── EXERCISE INPUT ──

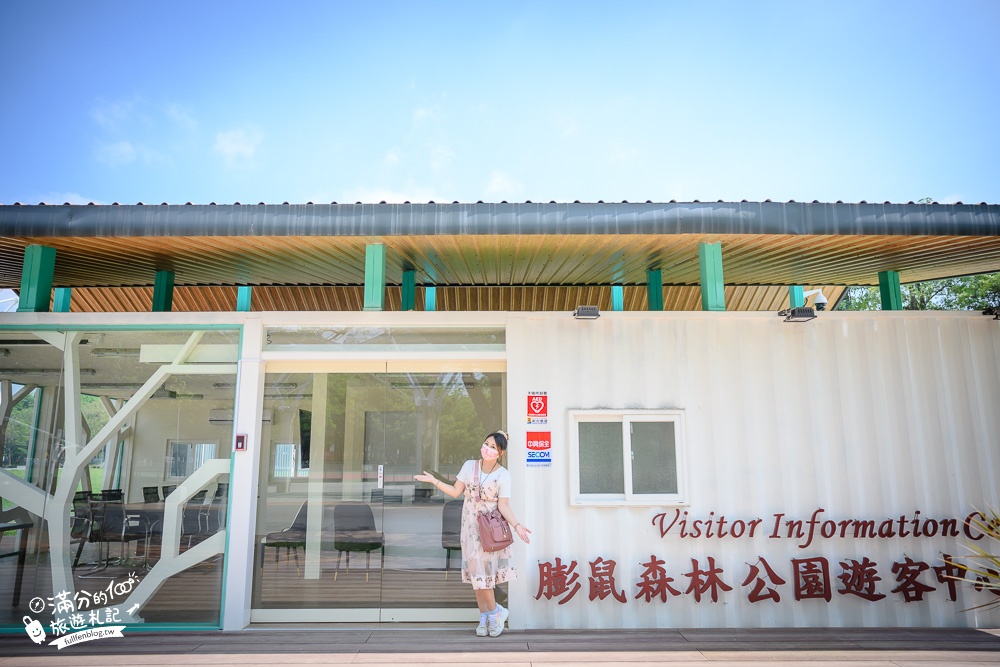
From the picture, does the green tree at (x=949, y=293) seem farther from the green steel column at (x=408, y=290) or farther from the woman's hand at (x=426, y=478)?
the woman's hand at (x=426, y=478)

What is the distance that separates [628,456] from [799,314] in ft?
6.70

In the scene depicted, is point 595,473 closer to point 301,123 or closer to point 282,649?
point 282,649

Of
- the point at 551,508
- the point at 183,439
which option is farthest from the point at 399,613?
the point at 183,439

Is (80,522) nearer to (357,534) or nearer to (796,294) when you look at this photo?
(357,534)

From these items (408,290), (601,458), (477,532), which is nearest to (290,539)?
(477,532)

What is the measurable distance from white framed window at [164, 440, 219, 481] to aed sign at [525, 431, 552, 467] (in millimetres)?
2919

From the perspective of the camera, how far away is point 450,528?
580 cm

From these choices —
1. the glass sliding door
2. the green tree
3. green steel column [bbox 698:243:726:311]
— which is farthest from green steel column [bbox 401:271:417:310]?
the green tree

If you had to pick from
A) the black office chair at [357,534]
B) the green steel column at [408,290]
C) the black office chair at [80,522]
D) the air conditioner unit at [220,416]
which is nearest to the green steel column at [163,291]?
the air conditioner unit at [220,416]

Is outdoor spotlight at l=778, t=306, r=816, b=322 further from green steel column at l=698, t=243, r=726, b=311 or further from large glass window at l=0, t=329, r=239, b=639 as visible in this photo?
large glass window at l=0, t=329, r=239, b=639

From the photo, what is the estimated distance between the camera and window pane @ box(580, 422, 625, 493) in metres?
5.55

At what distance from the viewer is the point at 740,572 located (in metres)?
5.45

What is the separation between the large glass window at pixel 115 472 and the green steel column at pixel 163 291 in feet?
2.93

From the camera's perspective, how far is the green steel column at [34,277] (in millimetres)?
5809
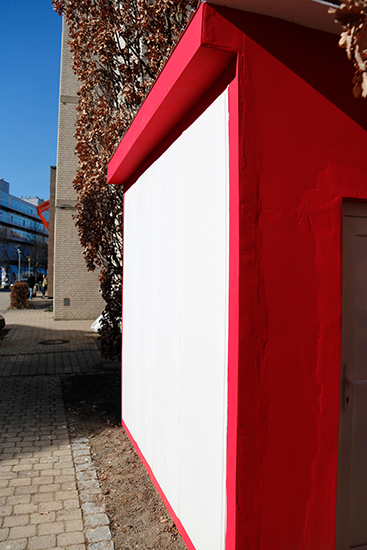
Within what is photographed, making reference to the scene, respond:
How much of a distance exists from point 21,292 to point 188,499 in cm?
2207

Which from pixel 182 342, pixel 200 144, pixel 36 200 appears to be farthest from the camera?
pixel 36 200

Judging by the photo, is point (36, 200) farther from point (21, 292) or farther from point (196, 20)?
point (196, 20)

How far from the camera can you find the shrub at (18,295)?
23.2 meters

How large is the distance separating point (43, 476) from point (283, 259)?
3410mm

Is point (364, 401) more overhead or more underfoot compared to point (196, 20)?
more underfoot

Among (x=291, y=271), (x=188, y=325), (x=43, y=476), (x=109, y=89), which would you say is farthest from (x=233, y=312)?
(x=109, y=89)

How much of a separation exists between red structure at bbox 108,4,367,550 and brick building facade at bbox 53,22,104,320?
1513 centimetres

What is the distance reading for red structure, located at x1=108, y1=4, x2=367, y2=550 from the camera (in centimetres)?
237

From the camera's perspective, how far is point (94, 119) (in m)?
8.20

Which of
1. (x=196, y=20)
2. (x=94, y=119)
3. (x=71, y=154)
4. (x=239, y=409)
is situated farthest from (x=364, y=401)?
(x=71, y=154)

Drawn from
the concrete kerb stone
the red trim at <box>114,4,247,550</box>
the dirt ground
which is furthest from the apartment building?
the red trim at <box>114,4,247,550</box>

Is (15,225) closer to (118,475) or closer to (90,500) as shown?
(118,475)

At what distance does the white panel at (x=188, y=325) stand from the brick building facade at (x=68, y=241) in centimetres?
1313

───

* _EXERCISE DETAILS_: Copy out all of the entries above word for word, omitting the pictures.

* _CORRECT OUTPUT_:
From the picture, does the green tree at (x=949, y=293) seem farther from the green steel column at (x=408, y=290) or farther from the woman's hand at (x=426, y=478)?
the woman's hand at (x=426, y=478)

What is the distance that separates [628,456] from [799,314] in ft?
6.70

In the scene depicted, is point 595,473 closer to point 301,123 or closer to point 282,649?
point 282,649

Of
- the point at 551,508
- the point at 183,439
which option is farthest from the point at 399,613?
the point at 183,439

Is (80,522) nearer to (357,534) or nearer to (796,294) when you look at this photo?
(357,534)

From these items (408,290), (601,458), (477,532), which is nearest to (290,539)?
(477,532)

What is the measurable distance from white framed window at [164, 440, 219, 481] to aed sign at [525, 431, 552, 467] (in millimetres)?
2919

From the perspective of the camera, how far away is point 450,528?
580 cm

From these choices —
1. the glass sliding door
2. the green tree
3. green steel column [bbox 698:243:726:311]
— which is farthest from green steel column [bbox 401:271:417:310]?
the green tree

If you had to pick from
A) the black office chair at [357,534]
B) the green steel column at [408,290]
C) the black office chair at [80,522]
D) the air conditioner unit at [220,416]
which is nearest to the green steel column at [163,291]?
the air conditioner unit at [220,416]

Is outdoor spotlight at l=778, t=306, r=816, b=322 further from green steel column at l=698, t=243, r=726, b=311 or further from large glass window at l=0, t=329, r=239, b=639 as visible in this photo?
large glass window at l=0, t=329, r=239, b=639

From the photo, what is the estimated distance between the camera and window pane @ box(580, 422, 625, 493) in metres?
5.55

At what distance from the viewer is the point at 740,572 located (in metres)?
5.45

What is the separation between the large glass window at pixel 115 472 and the green steel column at pixel 163 291 in feet?
2.93

From the camera's perspective, how far is the green steel column at [34,277] (in millimetres)?
5809
Within what is photographed, making reference to the scene, respond:
How much of a distance exists from point 21,292 to point 188,499 in cm?
2207

Which from pixel 182 342, pixel 200 144, pixel 36 200 appears to be farthest from the camera?
pixel 36 200

Judging by the photo, is point (36, 200) farther from point (21, 292) or farther from point (196, 20)?
point (196, 20)

How far from the camera can you find the shrub at (18,295)?
23.2 meters

How large is the distance separating point (43, 476) from point (283, 259)?
3410mm

Is point (364, 401) more overhead or more underfoot compared to point (196, 20)?
more underfoot

Among (x=291, y=271), (x=188, y=325), (x=43, y=476), (x=109, y=89), which would you say is farthest from (x=233, y=312)?
(x=109, y=89)

How much of a separation exists between red structure at bbox 108,4,367,550 and brick building facade at bbox 53,22,104,320?
1513 centimetres

What is the distance reading for red structure, located at x1=108, y1=4, x2=367, y2=550 from the camera (in centimetres)?
237

From the camera's perspective, how far is point (94, 119) (in m)?
8.20

Which of
1. (x=196, y=20)
2. (x=94, y=119)
3. (x=71, y=154)
4. (x=239, y=409)
is situated farthest from (x=364, y=401)?
(x=71, y=154)

Drawn from
the concrete kerb stone
the red trim at <box>114,4,247,550</box>
the dirt ground
which is furthest from the apartment building?
the red trim at <box>114,4,247,550</box>

Is (15,225) closer to (118,475) or closer to (90,500) as shown?
(118,475)

At what distance does the white panel at (x=188, y=325) stand from the brick building facade at (x=68, y=241) in centimetres?
1313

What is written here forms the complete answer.